* Exercise tasks *
a) How many cases and deaths per year does the encephalitis text attribute to Japanese encephalitis virus?
b) Please quote the encephalitis text word for word, starting at "leads to involuntary" and ending at "also be responsible.".

* Text for analysis *
──────────
leads to involuntary flexion in the opposite leg, and stretching of a limb
that was flexed leads to contralateral extension
Meningism signs
Encephalitis
Introduction
•Encephalitis is an acute infection and inflammation of the brain itself. This is in contrast to meningitis,
which is an inflammation of the layers covering the brain.
•Encephalitis is generally a viral illness. Viruses such as those responsible for causing cold sores,
mumps, measles, and chickenpox can also cause encephalitis. A certain family of viruses, the
Arboviruses are spread by insects such as mosquitoes and ticks. The equine (meaning horse), West Nile,
Japanese, La Crosse, and St. Louis encephalitis viruses are all mosquito-borne. Although viruses are the
most common source of infection, bacteria, fungi, and parasites can also be responsible.
•The illness resembles the flu and usually lasts for 2-3 weeks. It can vary from mild to life-threatening,
and even cause death. Most people with a mild case can recover fully. Those with a more severe case
can recover although they may have damage to their nervous system. This damage can be permanent.
•Japanese encephalitis virus is the most common arbovirus in the world (virus transmitted by blood-
sucking mosquitoes or ticks) and is responsible for 50,000 cases and 15,000 deaths per year. Most of
China, Southeast Asia, and the Indian subcontinent are affected.
Encephalitis
Causes
Viral
•Viral encephalitis can be due either to the direct effects of an acute infection, or as one of
the sequelae of a latent infection. Usually cause by arboviruses spread by mosquitoes and
ticks. A common cause of encephalitis in humans is herpes (HSE) which may cause
inflammation of the brain.
──────────
Collected data:
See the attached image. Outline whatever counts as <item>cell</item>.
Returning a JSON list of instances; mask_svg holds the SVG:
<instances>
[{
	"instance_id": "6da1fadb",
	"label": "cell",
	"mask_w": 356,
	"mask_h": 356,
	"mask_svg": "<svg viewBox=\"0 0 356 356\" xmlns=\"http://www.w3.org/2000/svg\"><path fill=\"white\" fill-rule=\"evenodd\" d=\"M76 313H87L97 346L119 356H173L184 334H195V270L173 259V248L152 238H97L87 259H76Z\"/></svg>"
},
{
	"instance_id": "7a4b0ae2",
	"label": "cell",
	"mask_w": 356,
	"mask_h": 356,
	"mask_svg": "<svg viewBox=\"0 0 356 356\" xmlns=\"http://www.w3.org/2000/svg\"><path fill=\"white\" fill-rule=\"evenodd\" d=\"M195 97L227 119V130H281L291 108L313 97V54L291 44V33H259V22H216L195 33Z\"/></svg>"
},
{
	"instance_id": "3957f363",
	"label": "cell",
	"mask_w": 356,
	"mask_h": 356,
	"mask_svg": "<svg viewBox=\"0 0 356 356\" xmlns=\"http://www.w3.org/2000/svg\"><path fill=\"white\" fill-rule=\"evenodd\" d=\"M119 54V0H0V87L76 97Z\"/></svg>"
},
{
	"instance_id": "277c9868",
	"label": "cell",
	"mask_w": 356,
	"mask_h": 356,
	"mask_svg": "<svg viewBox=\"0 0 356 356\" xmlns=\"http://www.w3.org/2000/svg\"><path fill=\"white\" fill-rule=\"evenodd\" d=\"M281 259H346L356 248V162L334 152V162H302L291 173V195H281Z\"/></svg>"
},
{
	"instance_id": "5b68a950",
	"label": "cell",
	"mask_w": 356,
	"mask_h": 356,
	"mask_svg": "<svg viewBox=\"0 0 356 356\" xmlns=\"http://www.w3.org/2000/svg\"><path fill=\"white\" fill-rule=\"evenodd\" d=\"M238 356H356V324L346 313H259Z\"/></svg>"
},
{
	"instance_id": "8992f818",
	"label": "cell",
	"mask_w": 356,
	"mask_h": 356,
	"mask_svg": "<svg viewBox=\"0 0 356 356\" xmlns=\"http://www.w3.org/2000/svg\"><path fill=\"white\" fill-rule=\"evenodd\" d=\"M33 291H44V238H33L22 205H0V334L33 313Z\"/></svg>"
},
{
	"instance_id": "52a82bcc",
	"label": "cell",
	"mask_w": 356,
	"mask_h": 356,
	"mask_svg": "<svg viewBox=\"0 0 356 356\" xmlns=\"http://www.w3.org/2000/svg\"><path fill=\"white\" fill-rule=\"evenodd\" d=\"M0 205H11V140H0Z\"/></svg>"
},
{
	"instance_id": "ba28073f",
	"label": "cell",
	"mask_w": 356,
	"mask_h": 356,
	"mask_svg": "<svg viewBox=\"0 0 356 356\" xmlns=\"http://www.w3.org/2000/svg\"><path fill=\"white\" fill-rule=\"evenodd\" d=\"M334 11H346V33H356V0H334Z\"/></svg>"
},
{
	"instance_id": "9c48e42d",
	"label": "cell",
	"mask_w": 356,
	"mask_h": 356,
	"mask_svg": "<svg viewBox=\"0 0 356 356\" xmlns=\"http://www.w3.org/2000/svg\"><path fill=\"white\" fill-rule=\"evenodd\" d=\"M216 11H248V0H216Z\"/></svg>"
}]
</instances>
──────────
* Answers for the tasks *
a) 50,000 cases and 15,000 deaths per year.

b)
leads to involuntary flexion in the opposite leg, and stretching of a limb
that was flexed leads to contralateral extension
Meningism signs
Encephalitis
Introduction
•Encephalitis is an acute infection and inflammation of the brain itself. This is in contrast to meningitis,
which is an inflammation of the layers covering the brain.
•Encephalitis is generally a viral illness. Viruses such as those responsible for causing cold sores,
mumps, measles, and chickenpox can also cause encephalitis. A certain family of viruses, the
Arboviruses are spread by insects such as mosquitoes and ticks. The equine (meaning horse), West Nile,
Japanese, La Crosse, and St. Louis encephalitis viruses are all mosquito-borne. Although viruses are the
most common source of infection, bacteria, fungi, and parasites can also be responsible.